Checklist: managing cookies on your site

  1. Scan all cookies present on your site.
  2. Classify each cookie by type (first-party/third-party) and purpose (essential, analytics, advertising, functional).
  3. Identify cookies exempt from consent (essential only).
  4. Configure your CMP to block all non-essential cookies before consent.
  5. Verify that embedded content (videos, maps, widgets) is covered.
  6. Test with the network inspector that no non-essential cookie is set before interaction.
  7. Document your cookie inventory and update it whenever a script is added.

Conclusion and next step

Understanding cookie types is the first step toward proper compliance. The first-party/third-party distinction determines who has access to the data. The session/persistent distinction determines how long it is retained. The purpose (essential, analytics, advertising) determines whether consent is required.

Run a free cookie scan to find out exactly which trackers are active on your site. Then read our GDPR cookie banner guide to take action.

Frequently asked questions

  • Can a cookie install a virus?

    No. A cookie is a passive text file. It does not contain executable code and cannot install malware or access your files. The risk associated with cookies relates to how the collected data is used (tracking, profiling), not the cookie file itself.

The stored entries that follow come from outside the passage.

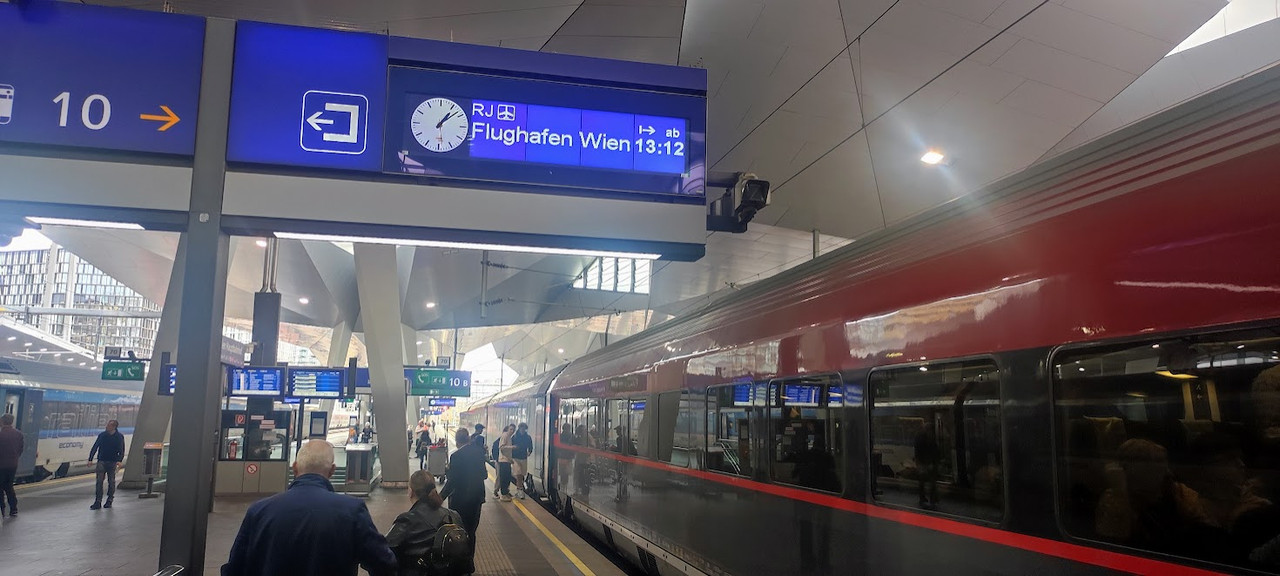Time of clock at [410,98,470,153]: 1:08
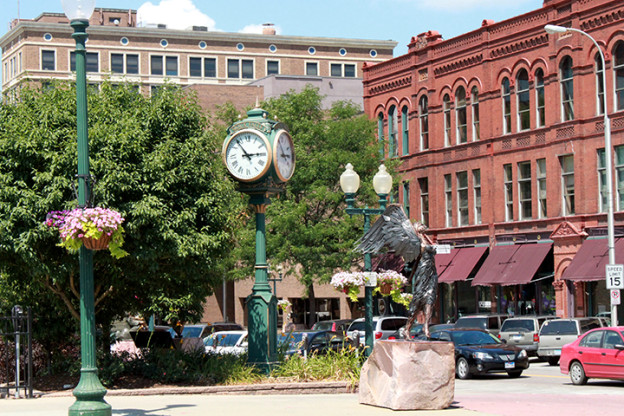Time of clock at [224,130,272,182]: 2:53
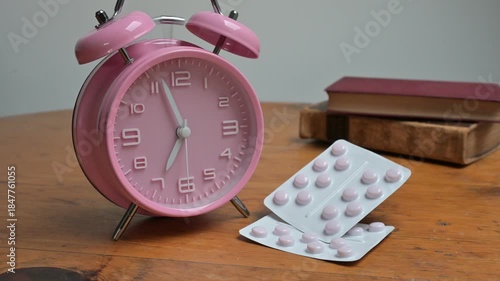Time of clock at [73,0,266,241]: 6:57
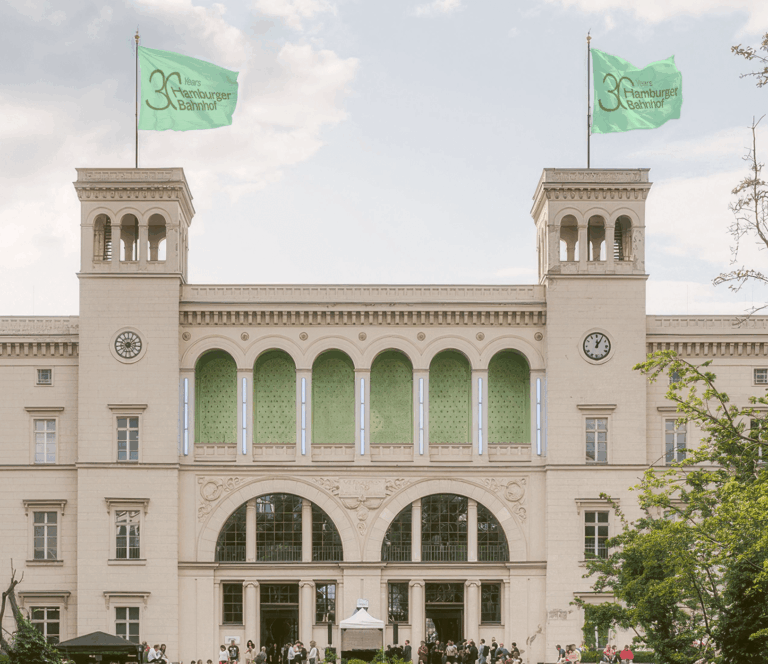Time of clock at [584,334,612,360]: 12:05
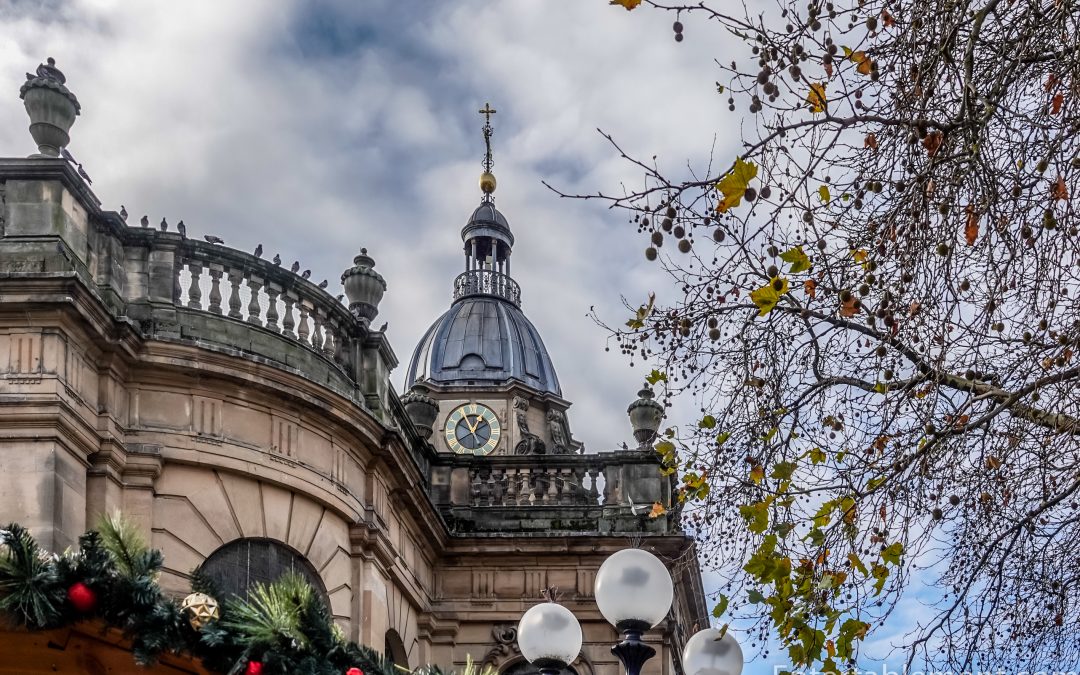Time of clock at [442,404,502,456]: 12:55
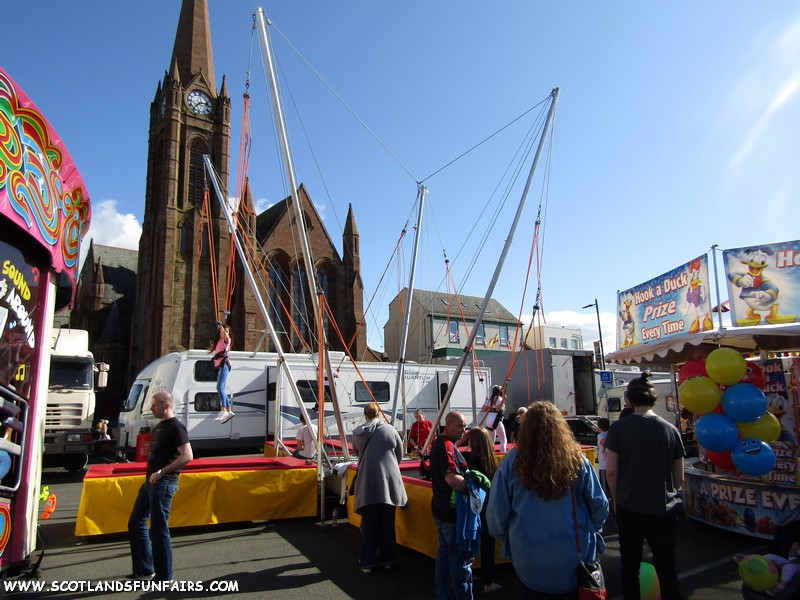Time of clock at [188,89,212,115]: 7:13
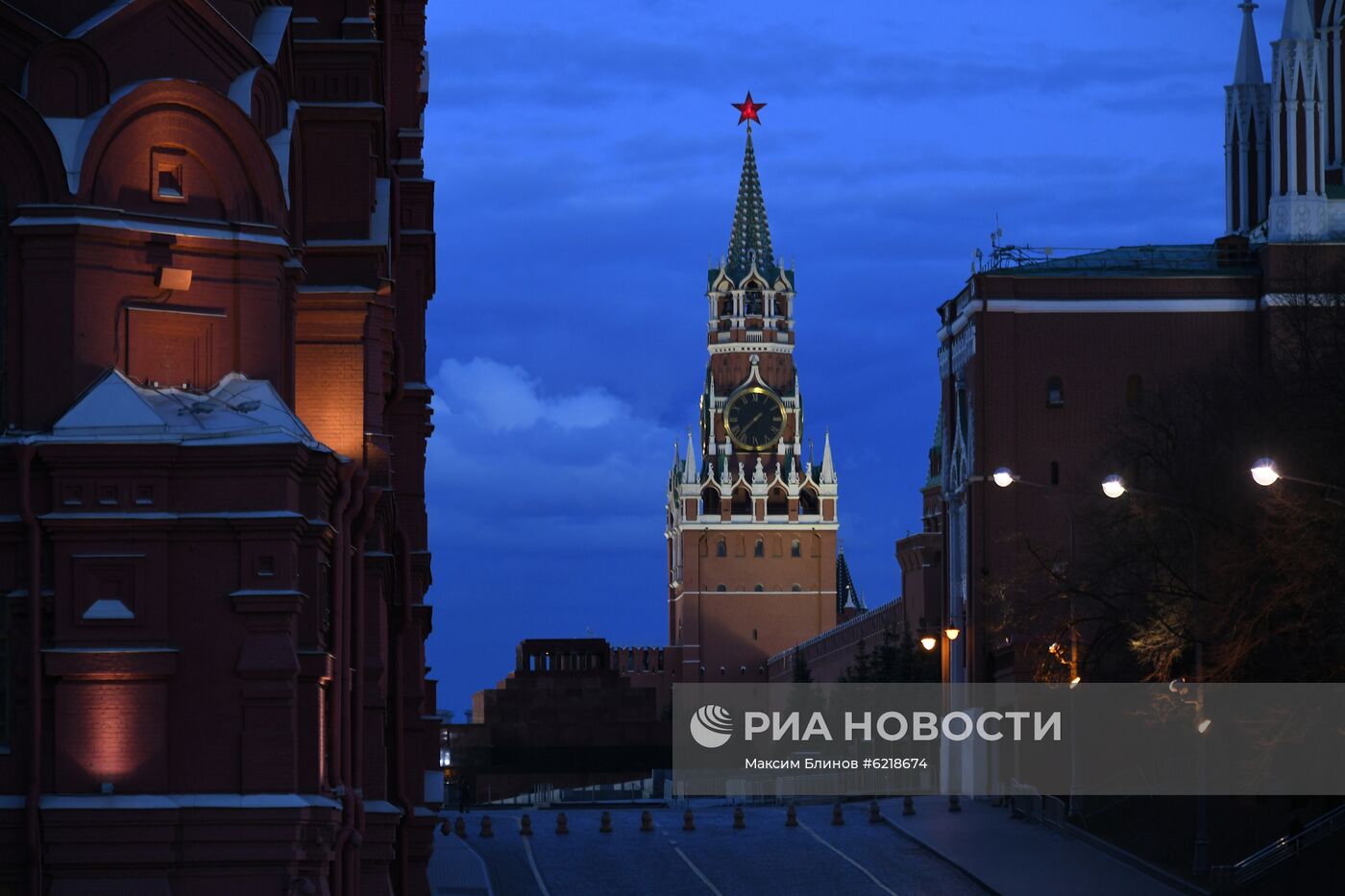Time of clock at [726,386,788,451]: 7:37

  • What is the difference between a first-party and third-party cookie?

    A first-party cookie is set by the site you are visiting directly. A third-party cookie is set by a different domain (ad network, social media, tracking tool). The distinction is based on the domain that creates the cookie, not its content.

  • Do all cookies require consent?

    No. Cookies strictly necessary for the site to function (authentication, security, shopping cart) are exempt from consent. All others (analytics, advertising, non-essential functional) require prior consent under the ePrivacy Directive and the GDPR.

  • How long does a cookie stay on my device?

    It depends on the type. A session cookie is deleted when you close the browser. A persistent cookie has an expiration date set by the site, which can range from a few minutes to several years. You can delete all cookies manually in your browser settings.

  • Does Google Analytics use first-party or third-party cookies?

    Google Analytics (via gtag.js) sets first-party cookies on your domain. However, the collected data is sent to Google's servers. The fact that the cookie is first-party does not exempt it from consent, because the processing purpose and the data transfer to a third party remain subject to GDPR obligations.